In a lot of mass shootings, there is a significant delay from the time at which police arrive at the scene, and the time at which the police engage the shooter. They often have difficulty determining the number of shooters and their location. ViGCam fixes this problem.
What it does
ViGCam spots and tracks weapons as they move through buildings. It uses existing camera infrastructure, location tags and Google Vision to recognize weapons. The information is displayed on an app which alerts users to threat location.

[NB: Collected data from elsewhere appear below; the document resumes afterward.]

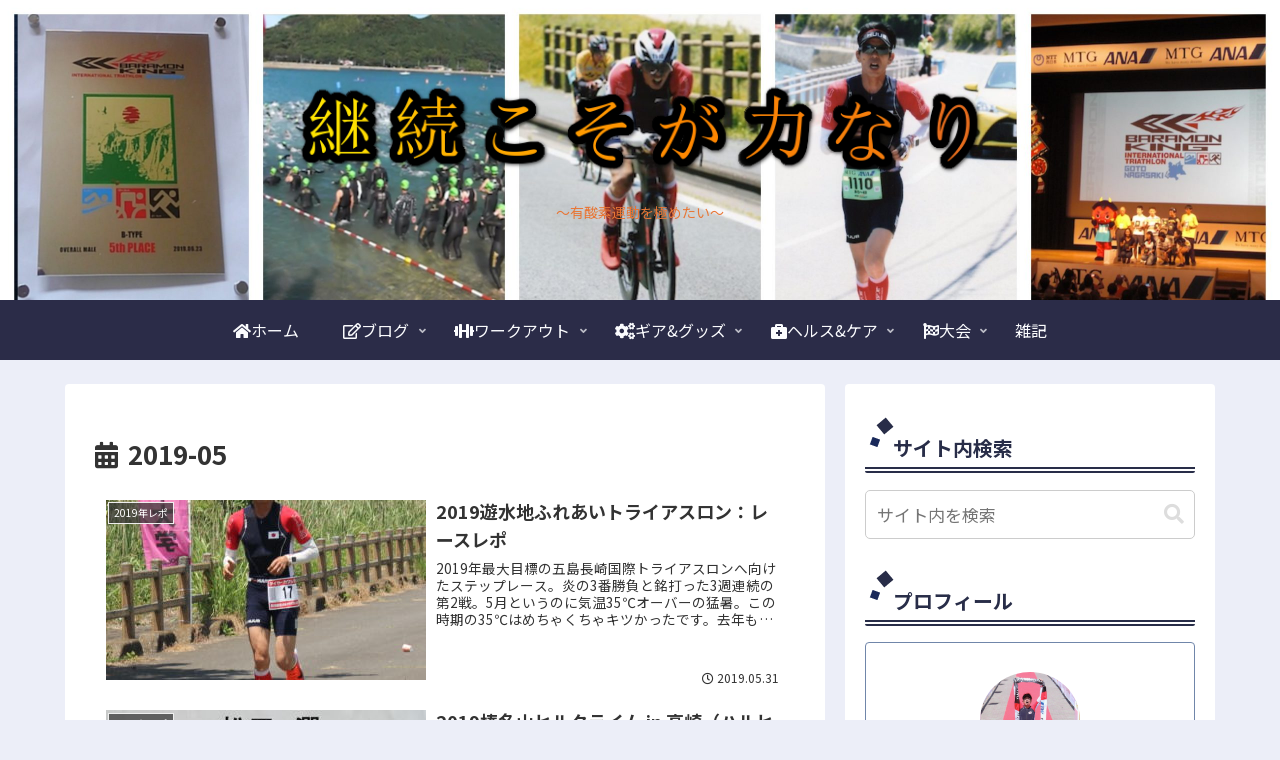

--- FILE ---
content_type: text/css
request_url: https://positive-forward.com/wp-content/themes/cocoon-child-master/style.css?ver=6.8.3&fver=20200414024334
body_size: 428
content:
@charset "UTF-8";

/*!
Theme Name: Cocoon Child
Template:   cocoon-master
Version:    1.1.0
*/

/************************************
** 子テーマ用のスタイルを書く
************************************/
/*必要ならばここにコードを書く*/

/************************************
** レスポンシブデザイン用のメディアクエリ
************************************/
/*1240px以下*/
@media screen and (max-width: 1240px){
  /*必要ならばここにコードを書く*/
}

/*1023px以下*/
@media screen and (max-width: 1023px){
  /*必要ならばここにコードを書く*/
}

/*834px以下*/
@media screen and (max-width: 834px){
  /*必要ならばここにコードを書く*/
}

/*480px以下*/
@media screen and (max-width: 480px){
  /*必要ならばここにコードを書く*/
}

/* フワっと浮かぶタイトル */
@keyframes fadein {
0% {
    opacity: 0;/* 透明 */
    transform: translateY(30px);/* Y軸方向に30px */
}
100% {
    opacity: 1;/* 不透明 */
	transform: translateY(0px);/* Y軸方向に0px */
}
}

h1 {
animation-name: fadein;
animation-duration: 3s;
}

.nwa .author-box .author-description {
    text-align: center;
}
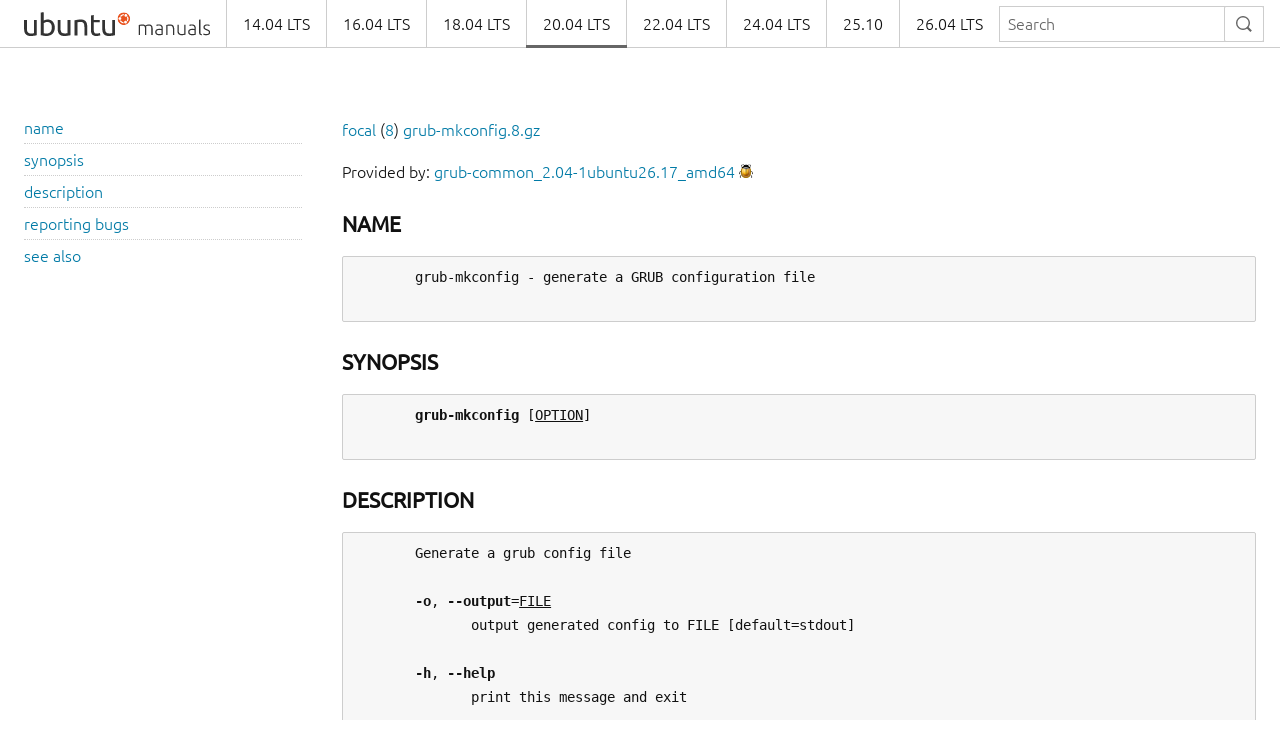

--- FILE ---
content_type: text/html
request_url: https://manpages.ubuntu.com/manpages/focal/en/man8/grub-mkconfig.8.html
body_size: 1843
content:
<!doctype html>
<html lang="en" dir="ltr">
  <head>
    <meta charset="UTF-8" />
    <meta name="author" content="Canonical" />
    <meta name="viewport" content="width=device-width, initial-scale=1" />
    <meta name="theme-color" content="#E95420" />
    <title>Ubuntu Manpage:

       grub-mkconfig - generate a GRUB configuration file
    </title>
    <link rel="stylesheet" href="https://assets.ubuntu.com/v1/vanilla-framework-version-1.8.1.min.css" />
    <link rel="stylesheet" href="/assets/css/styles.css"/>
    <link rel="icon" type="image/png" href="https://assets.ubuntu.com/v1/16c27f81-COF%2520favicon-16x16.png" sizes="16x16" />
    <link rel="icon" type="image/png" href="https://assets.ubuntu.com/v1/be7e4cc6-COF-favicon-32x32.png" sizes="32x32" />
    <link rel="icon" type="image/png" href="https://assets.ubuntu.com/v1/6ead207a-COF-favicon-48x48.png" sizes="48x48" />
    <link rel="apple-touch-icon" sizes="180x180" href="https://assets.ubuntu.com/v1/f38b9c7e-COF%2520apple-touch-icon.png" />
  </head>
  <body>
    <header id="navigation" class="p-navigation">
      <div class="row">
        <div class="p-navigation__banner">
          <div class="p-navigation__logo">
            <a class="p-navigation__link" href="/">
              <img class="p-navigation__image" src="https://assets.ubuntu.com/v1/a6baefab-ubuntu_manuals_logo.svg" alt="ubuntu manuals logo">
            </a>
          </div>
          <a href="#navigation" class="p-navigation__toggle--open" title="menu">Menu</a>
          <a href="#navigation-closed" class="p-navigation__toggle--close" title="close menu">Close menu</a>
        </div>
        <nav class="p-navigation__nav" role="menubar">
          <form class="p-search-box" method="get" action="/cgi-bin/search.py">
            <input class="p-search-box__input" name="q" placeholder="Search" required="" type="search">
            <button type="reset" class="p-search-box__reset" alt="reset"><i class="p-icon--close"></i></button>
            <button type="submit" class="p-search-box__button" alt="search"><i class="p-icon--search"></i></button>
          </form>
          <span class="u-off-screen">
            <a href="#main-content">Jump to main content</a>
          </span>
          <ul class="p-navigation__links" role="menu" id="navigation-container"></ul>
        </nav>
      </div>
    </header>
    <div id="main-content">
      <section class="p-strip is-bordered">
        <div class="row">
          <div class="col-3 u-hide--small u-hide" id="toc">
          </div>
          <div id="tableWrapper">
            <p id="distroAndSection"></p>

Provided by: <a href='https://launchpad.net/ubuntu/focal/+package/grub-common'>grub-common_2.04-1ubuntu26.17_amd64</a> <a href='https://bugs.launchpad.net/ubuntu/+source/grub2/+filebug-advanced' title='Report a bug in the content of this documentation'><img src='/assets/img/bug.png' alt='bug' border=0></a><br><br><pre>
</pre><h4><b>NAME</b></h4><pre>
       grub-mkconfig - generate a GRUB configuration file

</pre><h4><b>SYNOPSIS</b></h4><pre>
       <b>grub-mkconfig</b> [<u>OPTION</u>]

</pre><h4><b>DESCRIPTION</b></h4><pre>
       Generate a grub config file

       <b>-o</b>, <b>--output</b>=<u>FILE</u>
              output generated config to FILE [default=stdout]

       <b>-h</b>, <b>--help</b>
              print this message and exit

       <b>-v</b>, <b>--version</b>
              print the version information and exit

</pre><h4><b>REPORTING</b> <b>BUGS</b></h4><pre>
       Report bugs to &lt;<a href="mailto:bug-grub@gnu.org">bug-grub@gnu.org</a>&gt;.

</pre><h4><b>SEE</b> <b>ALSO</b></h4><pre>
       <b><a href="../man8/grub-install.8.html">grub-install</a></b>(8)

       The  full  documentation  for  <b>grub-mkconfig</b>  is  maintained  as a Texinfo manual.  If the <b>info</b> and <b>grub-</b>
       <b>mkconfig</b> programs are properly installed at your site, the command

              <b>info</b> <b>grub-mkconfig</b>

       should give you access to the complete manual.

grub-mkconfig 2.04-1ubuntu26.17                   December 2022                                 <u><a href="../man8/GRUB-MKCONFIG.8.html">GRUB-MKCONFIG</a></u>(8)
</pre>
</pre>        </div>
      </section>
    </div>
    <footer class="p-strip is-shallow">
      <div class="row">
        <p>Powered by the <a href="https://github.com/canonical/ubuntu-manpages-operator">Ubuntu Manpage Operator</a>, file bugs in <a href="https://github.com/canonical/ubuntu-manpages-operator/issues">GitHub</a></p>
        <p>&copy; 2025 Canonical. Ubuntu and Canonical are registered trademarks of Canonical Ltd.</p>
      </div>
    </footer>
    <script src="/functions.js"></script>
  </body>
</html>

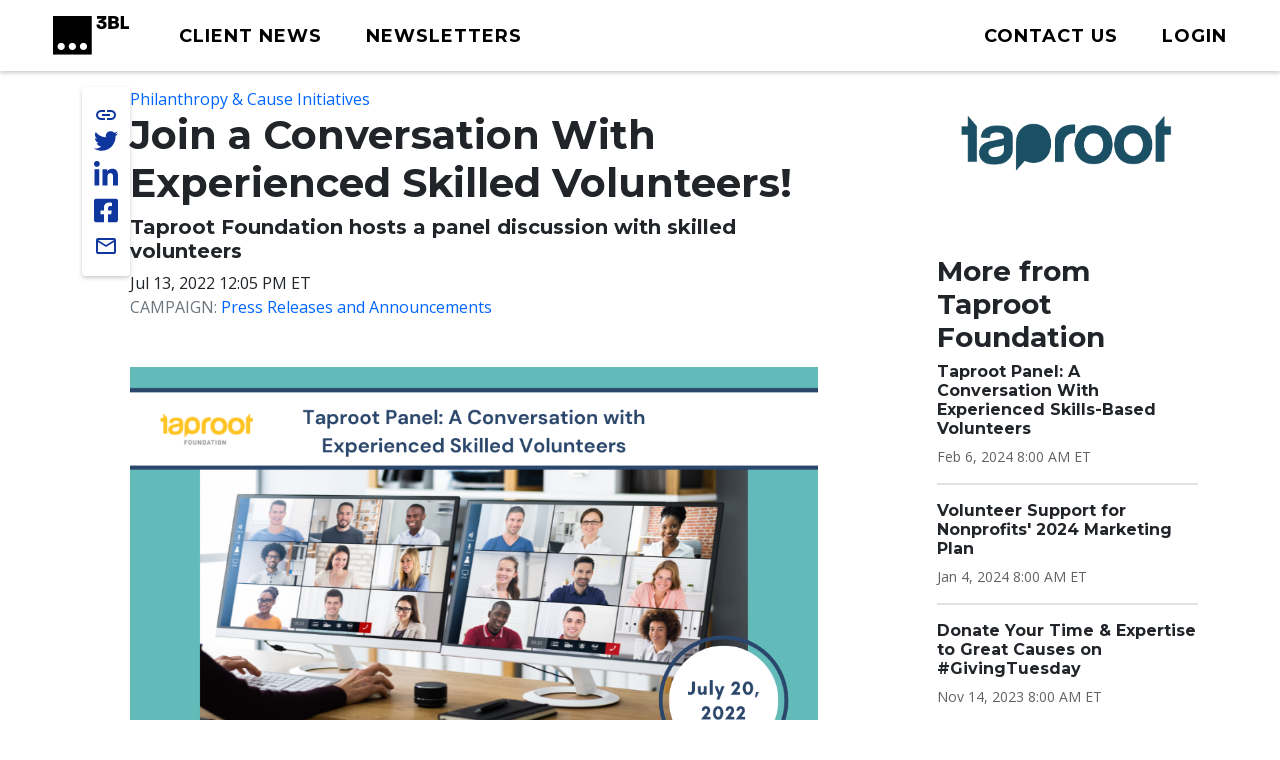

--- FILE ---
content_type: text/css
request_url: https://tags.srv.stackadapt.com/sa.css
body_size: -11
content:
:root {
    --sa-uid: '0-5da3466b-ac6f-559e-44f6-4112391c4786';
}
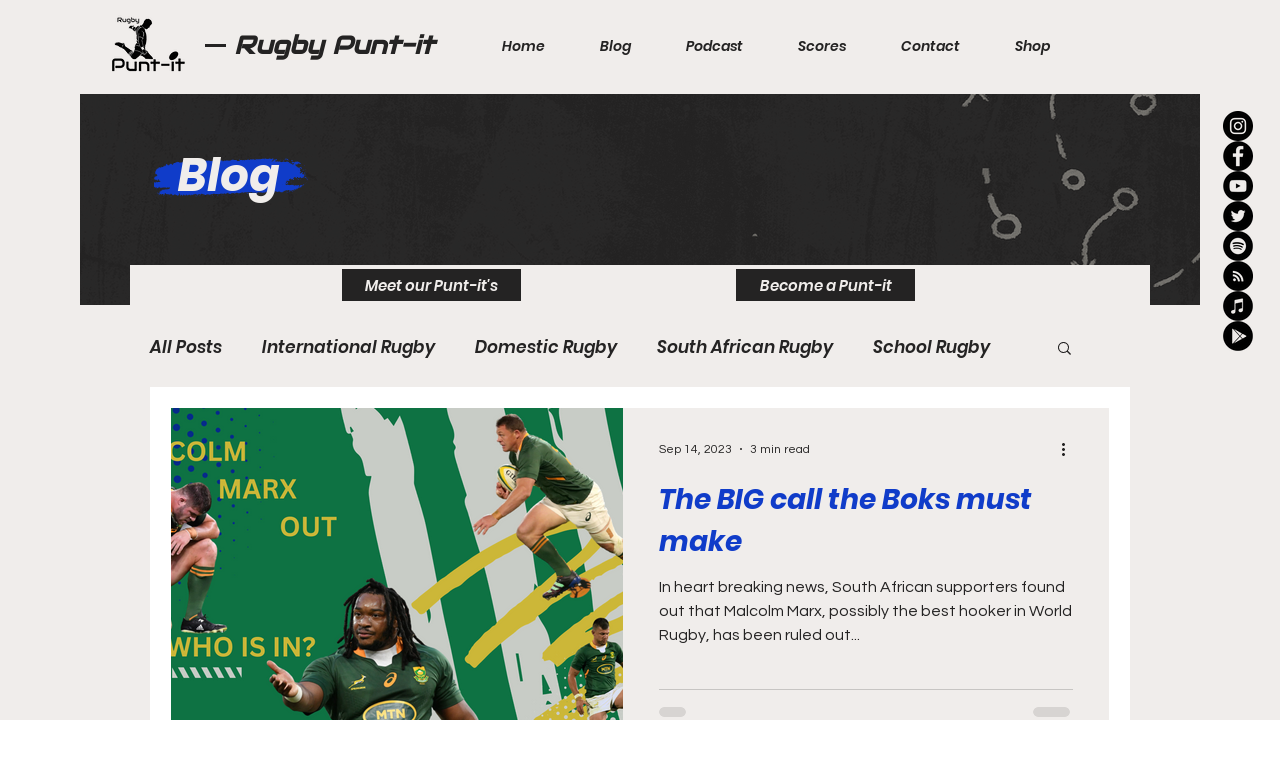

--- FILE ---
content_type: text/html; charset=utf-8
request_url: https://www.google.com/recaptcha/api2/aframe
body_size: 266
content:
<!DOCTYPE HTML><html><head><meta http-equiv="content-type" content="text/html; charset=UTF-8"></head><body><script nonce="tNelXXl8SvYLSheszkFPvw">/** Anti-fraud and anti-abuse applications only. See google.com/recaptcha */ try{var clients={'sodar':'https://pagead2.googlesyndication.com/pagead/sodar?'};window.addEventListener("message",function(a){try{if(a.source===window.parent){var b=JSON.parse(a.data);var c=clients[b['id']];if(c){var d=document.createElement('img');d.src=c+b['params']+'&rc='+(localStorage.getItem("rc::a")?sessionStorage.getItem("rc::b"):"");window.document.body.appendChild(d);sessionStorage.setItem("rc::e",parseInt(sessionStorage.getItem("rc::e")||0)+1);localStorage.setItem("rc::h",'1768983090710');}}}catch(b){}});window.parent.postMessage("_grecaptcha_ready", "*");}catch(b){}</script></body></html>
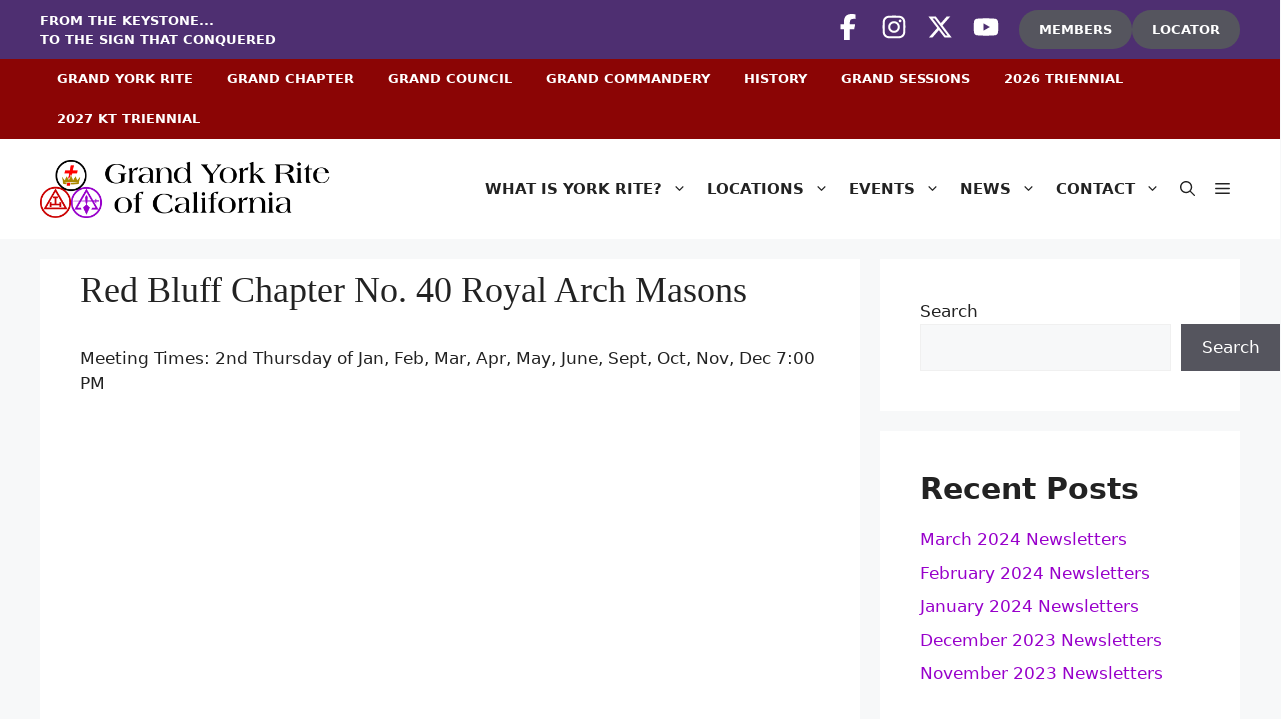

--- FILE ---
content_type: text/css
request_url: https://yorkriteca.org/wp-content/themes/generatepress_child_main/style.css?ver=1693343077
body_size: -464
content:
/*
 Theme Name:   GeneratePress Child - Main
 Theme URI:    https://generatepress.com
 Description:  Default GeneratePress child theme - Main
 Author:       Tom Usborne
 Author URI:   https://tomusborne.com
 Template:     generatepress
 Version:      0.1
*/


Our system could also be used to identify wounded people after an emergency incident, such as an earthquake.
How we built it
We used Raspberry Pi and Pi Cameras to simulate an existing camera infrastructure. Each individual Pi runs a Python script where all images taken from the cameras are then sent to our Django server. Then, the images are sent directly to Google Vision API and return a list of classifications. All the data collected from the Raspberry Pis can be visualized on our React app.
Challenges we ran into
SSH connection does not work on the HackMIT network and because of this, our current setup involves turning one camera on before activating the second. In a real world situation, we would be using an existing camera network, and not our raspberry pi cameras to collect video data.
We also have had a difficult time getting consistent identification of our objects as weapons. This is largely because, for obvious reasons, we cannot bring in actual weapons. Up close however, we have consistent identification of team member items.
Using our current server set up, we consistently get server overload errors. So we have an extended delay between each image send. Given time, we would implement an actual camera network, and also modify our system so that it would perform object recognition on videos as opposed to basic pictures. This would improve our accuracy. Web sockets can be used to display the data collected in real time.
Accomplishments that we’re proud of
1) It works!!! (We successfully completed our project in 24 hours.) 2) We learned to use Google Cloud API. 3) We also learned how to use raspberry pi. Prior to this, none on our team had any hardware experience.
What we learned
1) We learned about coding in a real world environment 2) We learned about working on a team.
What's next for ViGCam
We are planning on working through our kinks and adding video analysis. We could add sound detection for gunshots to detect emergent situations more accurately. We could also use more machine learning models to predict where the threat is going and distinguish between threats and police officers. The system can be made more robust by causing the app to update in real time. Finally, we would add the ability to use law enforcement emergency alert infrastructure to alert people in the area of shooter location in real time. If we are successful in these aspects, we are hoping to either start a company, or sell our idea.